What to produce :: What you return must be the exact lines of the material below, from the first through the one that has "Trains Arriving at", with no pictures and, please, nothing else.

Given data ::

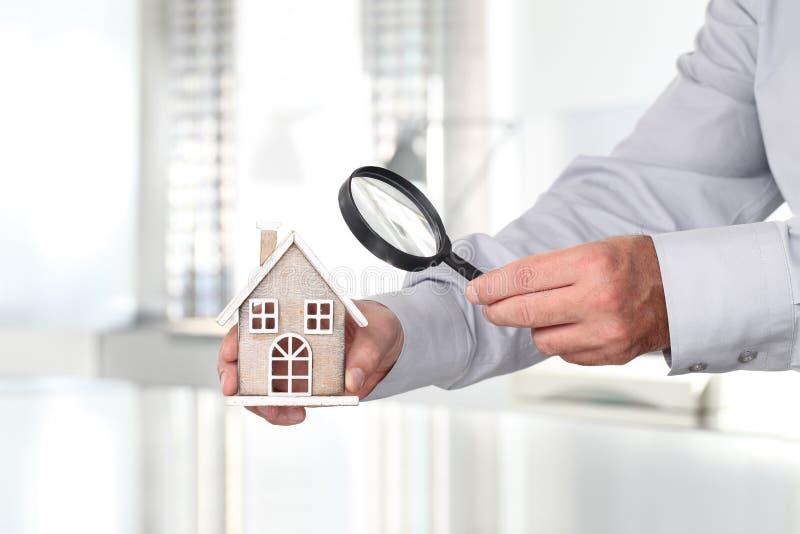 Mani con la casa e la lente d'ingrandimento, casa di ricerca immagini stock libere da diritti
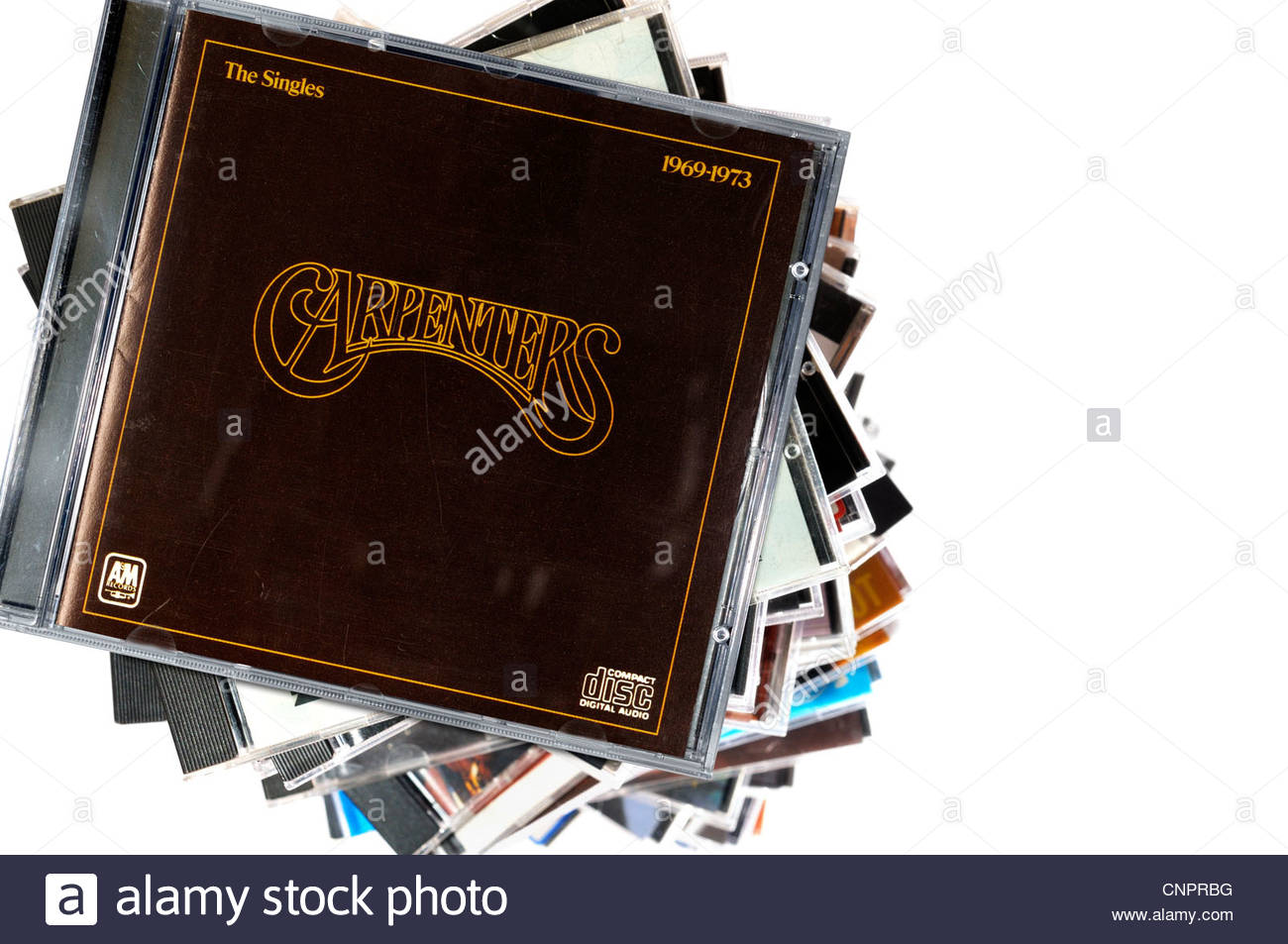 The Carpenters album The Singles 1969-1973, piled music CD cases, England. Stock Photo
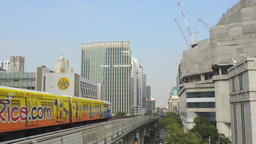 Trains Arriving at a Skytrain Station in Bangkok Stock Video Footage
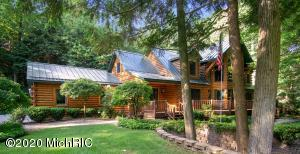 STUNNING LOG HOME IN SOUGHT AFTER CRYSTAL BAY WOODS NEIGHBORHOOD.  Enjoy the best of both worlds; Spring Lake water access, your own private dock to store your boat and beautifully wooded 1.4 acre lot.  The main floor features a 360 degree stone fireplace, soaring two-story ceilings and picture windows. The kitchen has a large center island w/granite tops which is connected to the dining room w/sitting area, cozy living room, screened-in porch, 1/2 bath, laundry room, and drop-zone off garage. The spacious main-floor master has a whirlpool tub, custom tiled shower, and walk-in closet. Upstairs you'll find a kids play/study area sandwiched between two bedrooms and a large bonus room (12' x 12'). Downstairs you'll find the family room, exercise area, 4th bedroom & full bath. Plenty of storage in two unfinished areas as well. Outside the setting is surreal, you have mature trees, large lawn, 3-stall garage, room for detached garage,   and big driveway for guests, community boat slips just a hundred yards away. Live amongst the trees in this gorgeous home with your boat on Spring Lake and you'll feel like you're UP North without having to drive!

Result of this exercise ::
 Mani con la casa e la lente d'ingrandimento, casa di ricerca immagini stock libere da diritti
 The Carpenters album The Singles 1969-1973, piled music CD cases, England. Stock Photo
 Trains Arriving at a Skytrain Station in Bangkok Stock Video Footage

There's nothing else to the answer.